(Dataset items)
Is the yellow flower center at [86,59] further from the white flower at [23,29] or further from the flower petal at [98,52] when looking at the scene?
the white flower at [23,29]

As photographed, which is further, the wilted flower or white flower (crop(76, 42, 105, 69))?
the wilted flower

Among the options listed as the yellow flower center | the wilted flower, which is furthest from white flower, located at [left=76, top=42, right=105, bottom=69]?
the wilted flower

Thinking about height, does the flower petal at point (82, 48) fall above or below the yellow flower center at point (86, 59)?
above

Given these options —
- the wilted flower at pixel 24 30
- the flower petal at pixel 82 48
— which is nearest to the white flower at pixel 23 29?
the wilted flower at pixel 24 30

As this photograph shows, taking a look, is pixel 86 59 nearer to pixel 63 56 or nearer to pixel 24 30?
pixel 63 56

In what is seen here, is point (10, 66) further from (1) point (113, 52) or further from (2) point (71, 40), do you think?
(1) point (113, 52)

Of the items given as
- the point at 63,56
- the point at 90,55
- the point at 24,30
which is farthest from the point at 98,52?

Set problem
Reproduce every one of the dataset items above word for word, keeping each line in its original order.

Final answer
Is the yellow flower center at [86,59] further from the white flower at [23,29] or further from the flower petal at [98,52] when looking at the scene?
the white flower at [23,29]

As photographed, which is further, the wilted flower or white flower (crop(76, 42, 105, 69))?
the wilted flower

Among the options listed as the yellow flower center | the wilted flower, which is furthest from white flower, located at [left=76, top=42, right=105, bottom=69]?
the wilted flower

Thinking about height, does the flower petal at point (82, 48) fall above or below the yellow flower center at point (86, 59)?
above

Given these options —
- the wilted flower at pixel 24 30
- the flower petal at pixel 82 48
— which is nearest to the white flower at pixel 23 29?
the wilted flower at pixel 24 30

As this photograph shows, taking a look, is pixel 86 59 nearer to pixel 63 56 or nearer to pixel 24 30?
pixel 63 56

In what is seen here, is point (10, 66) further from (1) point (113, 52) or further from (2) point (71, 40), do you think?
(1) point (113, 52)

Of the items given as
- the point at 63,56
- the point at 90,55
- the point at 24,30
which is farthest from the point at 98,52?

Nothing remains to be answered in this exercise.